I caught up to this daddy/daughter combo on my way back to Cherry Creek. The little girl appeared to know the rules of the road well, and attentively followed her father's instructions. The 7th Avenue parkway is a pleasant urban bike route for families.
After the party finished, we had to burn off a little excess energy acquired from birthday cupcakes. We walked a bit, then the girls and I poked around at a B-cycle station for a little while. In all, not a bad way to spend an afternoon.
More than willing to take on a bike that outweighs her by several pounds, she falls 11 years short of the minimum age for being an eligible rider.
Mommy did a loop around the station, grinning the whole way.
We engaged in a little nautical nonsense with the apparently accident prone Captain Lefty McFiberglass.

Windy Saturday

Yesterday started out as a gusty, yet warm ride to the post office. We meandered along a familiar route through a neighborhood where houses within the non-grid oriented streets serve as windbreaks. Eventually, our course took us to East-West streets on which we faced the brunt of the wind.
Battling the wind head-on.
Riding in full on wind can be challenging. Even going downhill, the wind can negate gravitational advantage and necessitate strong pedaling just to get down. After about a mile and a half of pushing against the wind, our girl opted for the SAG wagon. I had anticipated this, and had installed my hacked rack mount on the Big Dummy.
Posing by the Big Dummy with her Electra aboard.
Enjoying a celebratory lollipop on the ride home.

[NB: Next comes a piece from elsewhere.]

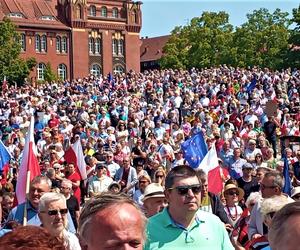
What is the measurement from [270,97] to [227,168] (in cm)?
1160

After successfully reaching the post office, we decided to capitalize on the wind with a kite flying session in the park. The wind was almost too strong for the kite, which zoomed up high then down low, tempting catastrophic encounters with the ground. On frequent occasion, impacts were unavoidable, but the kite seemed to take the crashes in stride.
Daring one-handed maneuver.
She found a cozy place to conduct her flying.
The ladybug kite and flight crew.
After a time, we sought the wind-free shelter of home, but not until we had put a fair amount of flight time on the ladybug kite. It has held up well and looks to have a bright future on many more windy days.